Where patients in the private sector are lucky to get 20 minutes with their doctor, vets commonly get lengthy, head-to-toe annual check-ups and, when indicated, tests utilizing the latest technologies. The VA has a sterling, 99.9%-plus accuracy record for filling prescriptions, in part because of its model electronic medical-records system.

Things at VA hospitals weren't always this way. VA underwent a dramatic makeover starting around 1995 under the Clinton administration's Dr. Kenneth Kizer, VA's health under secretary.

Last year, on a budget of $35-billion, the VA provided services for 5.4-million of the nation's approximately 26-million vets, most of whom are eligible for free or low-cost care.

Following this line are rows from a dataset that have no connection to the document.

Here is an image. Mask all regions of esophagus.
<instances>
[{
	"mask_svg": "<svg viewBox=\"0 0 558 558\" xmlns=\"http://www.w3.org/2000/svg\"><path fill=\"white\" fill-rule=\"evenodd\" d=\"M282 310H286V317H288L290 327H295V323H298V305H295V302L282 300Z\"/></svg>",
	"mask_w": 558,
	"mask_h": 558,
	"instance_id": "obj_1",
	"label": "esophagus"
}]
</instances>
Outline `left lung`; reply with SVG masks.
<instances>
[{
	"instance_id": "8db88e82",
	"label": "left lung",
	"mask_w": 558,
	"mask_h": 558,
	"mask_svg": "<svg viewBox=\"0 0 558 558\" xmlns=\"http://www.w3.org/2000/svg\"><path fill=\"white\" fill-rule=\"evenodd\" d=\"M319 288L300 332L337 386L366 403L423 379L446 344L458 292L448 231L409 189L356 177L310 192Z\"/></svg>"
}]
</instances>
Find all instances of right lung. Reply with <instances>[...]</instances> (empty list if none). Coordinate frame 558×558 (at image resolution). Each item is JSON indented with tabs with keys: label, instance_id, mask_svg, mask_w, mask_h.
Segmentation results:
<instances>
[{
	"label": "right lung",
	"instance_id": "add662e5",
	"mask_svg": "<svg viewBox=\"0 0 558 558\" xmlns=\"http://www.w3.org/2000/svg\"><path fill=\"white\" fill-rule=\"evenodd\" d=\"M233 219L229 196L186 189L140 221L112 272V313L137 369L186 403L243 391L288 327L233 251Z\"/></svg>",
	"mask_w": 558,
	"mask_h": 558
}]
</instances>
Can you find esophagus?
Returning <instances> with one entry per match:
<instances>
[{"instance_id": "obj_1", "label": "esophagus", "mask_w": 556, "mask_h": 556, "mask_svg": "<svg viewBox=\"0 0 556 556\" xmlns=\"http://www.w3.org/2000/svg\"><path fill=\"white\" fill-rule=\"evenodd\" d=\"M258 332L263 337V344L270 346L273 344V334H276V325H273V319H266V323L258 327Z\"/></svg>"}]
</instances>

Many VA employees work there for idealistic reasons. One technician told me she got "fed up with the paperwork" in private sector medicine and switched to the VA to devote herself to caring for patients full-time. Generally, the attitude is proactive. At an outpatient facility to get a flu shot at the Miami VA, the clinician asked, "When did you have your last pneumonia shot?" and when I told him, he replied, "Okay, hold out the other arm." The VA cuts costs by stressing preventive medicine. And if you need eye glasses and hearing aids, there may be no better place than the VA to get tested and get quality product.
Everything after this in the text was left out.